JULBO: How did you get into ultrarunning?
JASON SCHLARB: I was a soccer player, but switched to running at the end of high school. When I want to Montana State, I walked onto the D1 track and cross-country program. I’ve always loved the trails, but the sport wasn’t really competitive when I was competing in the early 2000s, so I stuck to road running and marathons.

I ran road at the semi-pro level for a while, until someone convinced me to try an ultrarunning race in San Francisco in 2010. Since then, I’ve never gone back to road! It’s cool to watch the way the sport has exploded and the road guys who have made the switch.

JULBO: How did you tackle Run Rabbit Run?
JS: Last year’s Run Rabbit Run was my first 100-mile race ever, but running that race did not feel good. I was really up and down, until I took a wrong turn and ran seven miles in the wrong direction. It stunk and I ended up dropping. But before that wrong turn, I was in second.

This year, I came back, had an awesome day and got that win! It was actually only my second 100-mile completion.
The start of Run Rabbit Run
JULBO: Who do you like to race against? Who do you hope to beat?
JS: The ultra world is still so new. Certain people run 50 kilometers; some run 100 miles. Others run steep mountains, while some like rolling trail running. We all get grouped into one, but we all have our own separate skill sets. But there are around 15 guys who are at the elite pro running level and we all see each other nationally and internationally.

I try and do workouts with Mike Wolf in Missoula once in a while, which is great. But the sport is not like road running – it’s a small, laid back community. It’s competitive, but there really isn’t trash talking.
Run Rabbit Run - Photo: Matt Trappe Photography
JULBO: Where do you train?
JS: After I moved from Boulder, Colorado last year, I traveled and trained through North America for the summer and then went to New Zealand for the winter. I spent five months circumnavigating the south island, hiking and playing. I was pretty worn out in the spring, though and had a rough start to my season.

In general, I do a couple of long runs a week – two hours at the minimum, eight to nine hours maximum – and a hard vertical climb. I always make sure to have enough recovery days, as well.

JULBO: What do you do when you’re not training for races?
JS: I’ve been a skier all of my life; I usually try and get 40 to 50 days on snow.
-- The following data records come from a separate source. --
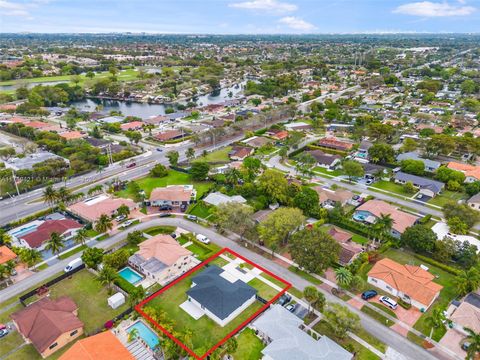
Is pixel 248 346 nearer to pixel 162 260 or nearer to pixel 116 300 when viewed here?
pixel 116 300

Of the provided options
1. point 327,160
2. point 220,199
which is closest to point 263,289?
point 220,199

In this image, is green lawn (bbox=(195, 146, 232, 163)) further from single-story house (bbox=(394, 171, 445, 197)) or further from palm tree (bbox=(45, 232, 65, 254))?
palm tree (bbox=(45, 232, 65, 254))

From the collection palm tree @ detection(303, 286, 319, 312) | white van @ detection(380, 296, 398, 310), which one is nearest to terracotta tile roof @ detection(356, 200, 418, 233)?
white van @ detection(380, 296, 398, 310)

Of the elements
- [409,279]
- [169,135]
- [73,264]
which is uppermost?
[409,279]

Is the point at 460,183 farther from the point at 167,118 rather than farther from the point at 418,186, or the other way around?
the point at 167,118

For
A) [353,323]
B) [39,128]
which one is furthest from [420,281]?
[39,128]

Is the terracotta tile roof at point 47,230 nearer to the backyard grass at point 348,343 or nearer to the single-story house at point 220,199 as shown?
the single-story house at point 220,199
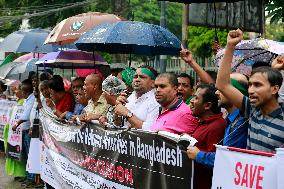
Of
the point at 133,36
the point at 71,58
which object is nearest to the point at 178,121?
Answer: the point at 133,36

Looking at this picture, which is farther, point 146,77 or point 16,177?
point 16,177

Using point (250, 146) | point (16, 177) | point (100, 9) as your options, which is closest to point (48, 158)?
point (16, 177)

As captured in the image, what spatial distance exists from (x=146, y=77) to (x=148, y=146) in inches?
58.3

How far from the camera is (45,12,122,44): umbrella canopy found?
10773mm

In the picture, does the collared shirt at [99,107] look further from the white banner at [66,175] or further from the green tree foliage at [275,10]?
the green tree foliage at [275,10]

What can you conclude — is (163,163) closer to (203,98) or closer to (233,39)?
(203,98)

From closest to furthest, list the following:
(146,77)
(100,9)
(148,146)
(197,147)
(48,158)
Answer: (197,147), (148,146), (146,77), (48,158), (100,9)

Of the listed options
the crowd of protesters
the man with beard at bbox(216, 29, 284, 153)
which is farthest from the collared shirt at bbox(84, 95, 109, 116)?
the man with beard at bbox(216, 29, 284, 153)

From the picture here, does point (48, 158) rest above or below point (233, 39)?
below

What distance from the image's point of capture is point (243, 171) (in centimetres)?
462

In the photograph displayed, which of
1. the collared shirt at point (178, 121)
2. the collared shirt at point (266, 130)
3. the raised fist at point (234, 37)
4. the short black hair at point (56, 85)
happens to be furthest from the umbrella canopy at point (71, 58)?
the collared shirt at point (266, 130)

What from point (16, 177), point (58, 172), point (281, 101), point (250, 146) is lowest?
point (16, 177)

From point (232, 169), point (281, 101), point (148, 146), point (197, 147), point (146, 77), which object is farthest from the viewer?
point (146, 77)

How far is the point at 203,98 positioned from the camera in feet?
19.1
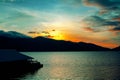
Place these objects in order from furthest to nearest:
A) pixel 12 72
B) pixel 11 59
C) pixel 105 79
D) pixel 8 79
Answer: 1. pixel 11 59
2. pixel 12 72
3. pixel 105 79
4. pixel 8 79

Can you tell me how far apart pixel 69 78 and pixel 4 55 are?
26282mm

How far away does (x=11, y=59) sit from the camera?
304 feet

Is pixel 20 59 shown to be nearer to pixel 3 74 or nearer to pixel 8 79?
pixel 3 74

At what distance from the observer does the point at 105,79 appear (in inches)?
3059

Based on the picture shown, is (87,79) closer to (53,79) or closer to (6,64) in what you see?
(53,79)

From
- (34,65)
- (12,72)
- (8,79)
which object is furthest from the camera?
(34,65)

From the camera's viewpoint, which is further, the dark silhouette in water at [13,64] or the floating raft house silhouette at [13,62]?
the floating raft house silhouette at [13,62]

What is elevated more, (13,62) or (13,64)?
(13,62)

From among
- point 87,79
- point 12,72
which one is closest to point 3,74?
point 12,72

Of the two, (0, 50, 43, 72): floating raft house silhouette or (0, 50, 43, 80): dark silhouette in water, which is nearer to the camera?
(0, 50, 43, 80): dark silhouette in water

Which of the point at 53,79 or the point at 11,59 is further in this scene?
the point at 11,59

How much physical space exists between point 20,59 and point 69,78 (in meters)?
24.4

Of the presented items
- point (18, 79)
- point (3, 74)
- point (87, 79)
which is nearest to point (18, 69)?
point (3, 74)

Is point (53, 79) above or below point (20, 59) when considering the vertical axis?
below
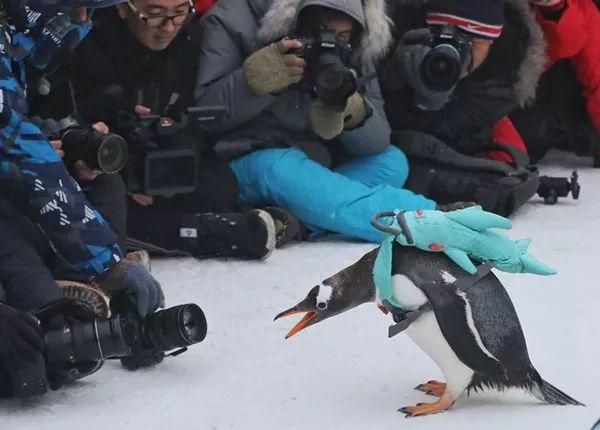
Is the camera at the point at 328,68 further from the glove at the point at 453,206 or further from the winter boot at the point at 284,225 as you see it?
the glove at the point at 453,206

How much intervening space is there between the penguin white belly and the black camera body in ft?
3.34

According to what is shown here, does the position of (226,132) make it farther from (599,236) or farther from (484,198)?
(599,236)

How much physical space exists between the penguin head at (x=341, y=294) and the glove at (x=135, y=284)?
30 centimetres

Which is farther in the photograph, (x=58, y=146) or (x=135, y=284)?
(x=58, y=146)

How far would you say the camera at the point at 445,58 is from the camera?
338 centimetres

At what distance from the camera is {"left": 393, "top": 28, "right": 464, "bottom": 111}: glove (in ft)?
11.4

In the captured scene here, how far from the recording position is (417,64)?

I also white water kayak, backpack and mountain bike for fun/alternative training.


JULBO: How are you going to spend your Run Rabbit Run $10,000 prize? What are you going to splurge on?
JS: A good chunk didn’t go into fun and exciting things; I put it into savings. But my wife, my two-year-old son and I are going to go to Europe next summer and live out of a camper. We’re going to travel the Alps, run around and play. I’m also planning on running the Ultra Trail du Mont Blanc and the Laveredo while there. I’m super excited!